400 schema-validation errorresponseFormat.json_schema.schema or a tools[i].function.parameters is not a valid JSON Schema; structuredOutputs was passed with zero or more than one constraint set; or structuredOutputs carries a constraint and responseFormat already supplies one (two constraints conflict at vLLM).Fix the schema / pick exactly one constraint / drop the conflicting field. The TS type rejects multiple structuredOutputs keys at compile time; this status is mostly hit for runtime-built constraint objects or raw HTTP callers.
4xx model rejectionBackend rejected the request (e.g. context length exceeded, unsupported message shape).err.message carries the upstream message — surface it to the caller.
5xx upstreamInference cluster outage / cold start timeout.The SDK does not retry inference requests automatically (the trainer’s SSE reconnect loop is for the job event stream, not for /v1/inference/chat). Roll your own retry around infer if you want one.
Throws bubble out of onCheckpoint and are caught by the runtime’s reconnect loop, so unhandled errors can lead to silent retries. Always handle inference errors locally.

Constraints

  • infer lives only on CheckpointContext. There is no equivalent for completed jobs from the SDK side; for that path use the cloud-api directly or trigger the run again. Studio’s Playground is the UI-level route to chat with a completed adapter.
  • The call is scoped to { kind: "checkpoint", jobId, step }. You cannot retarget it to a different checkpoint or a different model from inside onCheckpoint.
  • The function is not memoized: every call hits the backend.

Use cases

  • Sanity check during a run.

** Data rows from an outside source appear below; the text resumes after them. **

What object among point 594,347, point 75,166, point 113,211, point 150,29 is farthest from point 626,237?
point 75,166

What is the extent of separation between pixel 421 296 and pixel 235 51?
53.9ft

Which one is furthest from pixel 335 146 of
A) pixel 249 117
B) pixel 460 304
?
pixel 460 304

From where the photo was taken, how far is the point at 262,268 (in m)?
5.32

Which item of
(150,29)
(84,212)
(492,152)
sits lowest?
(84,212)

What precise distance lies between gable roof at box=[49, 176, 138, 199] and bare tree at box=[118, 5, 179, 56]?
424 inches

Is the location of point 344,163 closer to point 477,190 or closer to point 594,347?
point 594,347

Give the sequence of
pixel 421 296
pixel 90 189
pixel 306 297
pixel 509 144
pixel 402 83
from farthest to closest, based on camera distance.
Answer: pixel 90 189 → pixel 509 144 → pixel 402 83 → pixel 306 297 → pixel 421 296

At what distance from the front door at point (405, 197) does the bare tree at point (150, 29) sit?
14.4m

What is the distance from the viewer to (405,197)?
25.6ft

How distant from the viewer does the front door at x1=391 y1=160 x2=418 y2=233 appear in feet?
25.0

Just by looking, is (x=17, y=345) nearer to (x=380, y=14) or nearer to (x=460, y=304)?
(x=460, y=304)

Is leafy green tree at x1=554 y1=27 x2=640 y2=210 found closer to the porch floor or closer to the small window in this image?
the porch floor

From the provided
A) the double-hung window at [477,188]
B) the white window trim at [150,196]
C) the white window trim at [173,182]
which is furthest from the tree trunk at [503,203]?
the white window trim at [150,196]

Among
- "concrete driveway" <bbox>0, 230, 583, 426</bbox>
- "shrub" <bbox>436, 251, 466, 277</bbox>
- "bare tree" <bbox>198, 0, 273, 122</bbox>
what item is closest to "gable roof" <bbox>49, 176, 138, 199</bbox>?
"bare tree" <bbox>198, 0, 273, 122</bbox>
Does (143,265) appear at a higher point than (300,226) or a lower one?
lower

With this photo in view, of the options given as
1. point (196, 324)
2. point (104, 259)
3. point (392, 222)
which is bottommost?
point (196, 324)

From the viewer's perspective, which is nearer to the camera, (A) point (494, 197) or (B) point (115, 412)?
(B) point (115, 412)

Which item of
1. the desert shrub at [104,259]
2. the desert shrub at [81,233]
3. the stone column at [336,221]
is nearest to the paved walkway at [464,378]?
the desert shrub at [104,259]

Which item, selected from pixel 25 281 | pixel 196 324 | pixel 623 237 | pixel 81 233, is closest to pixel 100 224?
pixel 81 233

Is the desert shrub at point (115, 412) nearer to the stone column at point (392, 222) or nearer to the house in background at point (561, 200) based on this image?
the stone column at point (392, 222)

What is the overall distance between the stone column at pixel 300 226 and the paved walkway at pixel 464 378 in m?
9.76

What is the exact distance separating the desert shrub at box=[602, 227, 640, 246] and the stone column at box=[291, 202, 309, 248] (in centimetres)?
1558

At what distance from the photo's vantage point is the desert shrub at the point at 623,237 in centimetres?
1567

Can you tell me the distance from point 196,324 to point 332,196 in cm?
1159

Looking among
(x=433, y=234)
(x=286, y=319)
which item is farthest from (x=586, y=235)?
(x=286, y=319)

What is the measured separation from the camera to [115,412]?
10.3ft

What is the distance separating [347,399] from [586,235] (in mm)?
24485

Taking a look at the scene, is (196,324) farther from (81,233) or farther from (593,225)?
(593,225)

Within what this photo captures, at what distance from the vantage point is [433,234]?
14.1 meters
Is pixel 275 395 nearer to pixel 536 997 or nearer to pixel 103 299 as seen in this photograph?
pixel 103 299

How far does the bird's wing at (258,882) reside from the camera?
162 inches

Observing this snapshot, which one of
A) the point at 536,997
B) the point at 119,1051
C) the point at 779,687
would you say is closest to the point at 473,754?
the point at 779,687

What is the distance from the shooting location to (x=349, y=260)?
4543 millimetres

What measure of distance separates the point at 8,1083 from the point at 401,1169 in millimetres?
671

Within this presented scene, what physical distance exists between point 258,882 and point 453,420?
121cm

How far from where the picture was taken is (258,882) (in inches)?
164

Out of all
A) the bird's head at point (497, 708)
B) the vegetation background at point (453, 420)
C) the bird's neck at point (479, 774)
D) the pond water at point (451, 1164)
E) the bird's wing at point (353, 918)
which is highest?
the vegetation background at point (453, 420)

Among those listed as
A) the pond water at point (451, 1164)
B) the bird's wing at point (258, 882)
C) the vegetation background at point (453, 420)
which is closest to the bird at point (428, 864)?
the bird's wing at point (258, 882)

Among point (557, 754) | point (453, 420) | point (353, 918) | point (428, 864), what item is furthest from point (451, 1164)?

Compare a checkpoint at step 50 to one at step 100 against a fixed prompt. If the loss curve looks fine but outputs are degraded, you find out before the run finishes.
  • Custom early-stopping. Combine with a simple eval prompt: if outputs diverge, abort the run via controller.abort() (see abortSignal) and call trainer.cancel() to stop the backend. See the Early stopping recipe for the full pattern.
  • Live preview into your own UI. Send the checkpoint output to Slack, an internal review queue, or your own app’s preview channel.